DML stands for Data Manipulation Language. In Apex, DML is how your code creates, modifies, or removes records in the Salesforce database. There are six DML operations, and every Apex transaction that changes data uses at least one of them.
The six DML operations
| Operation | What it does | Common use |
|---|---|---|
insert | Creates new records | New leads from a web form, batch-created cases |
update | Modifies existing records (Id required) | Trigger-driven field updates, async refresh jobs |
upsert | Insert if no match, update if matched | Integrations using external Id as the key |
delete | Soft-deletes (moves to Recycle Bin) | Cleanup jobs, “remove” buttons |
undelete | Restores from Recycle Bin | Recovery flows |
merge | Combines up to 3 records of the same type into one | Lead/Contact/Account dedup workflows |
Syntax: two equivalent forms
Every DML operation has two interchangeable syntaxes — the DML statement and the Database class method.
// DML statement — throws on first failure, all-or-nothing
Account a = new Account(Name = 'Acme');
insert a;
// Database class method — returns SaveResult[] with partial-success option
Database.SaveResult[] results = Database.insert(
new List<Account>{ new Account(Name = 'Acme'), new Account(Name = 'Beta') },
false // allOrNone = false → partial success allowed
);
The choice between the two matters in production — see DML statements vs Database class methods.

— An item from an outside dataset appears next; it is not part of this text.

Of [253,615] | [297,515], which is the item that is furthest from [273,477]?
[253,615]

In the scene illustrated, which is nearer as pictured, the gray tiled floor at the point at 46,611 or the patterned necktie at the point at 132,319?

Upsert needs an external key
upsert is the one to know cold for integration interviews:
Lead l = new Lead(
Email = 'jane@example.com',
LastName = 'Doe',
Company = 'Acme',
External_Id__c = 'EXT-12345'
);
upsert l External_Id__c; // match on External_Id__c, update or insert accordingly
Without an external Id field, upsert falls back to matching on the standard Id field — which is rarely what an integration actually wants.
Bulkification: always pass collections
Every DML operation accepts a single sObject or a List of sObjects. Always pass the list — even if the list has one record today, it might have 200 tomorrow.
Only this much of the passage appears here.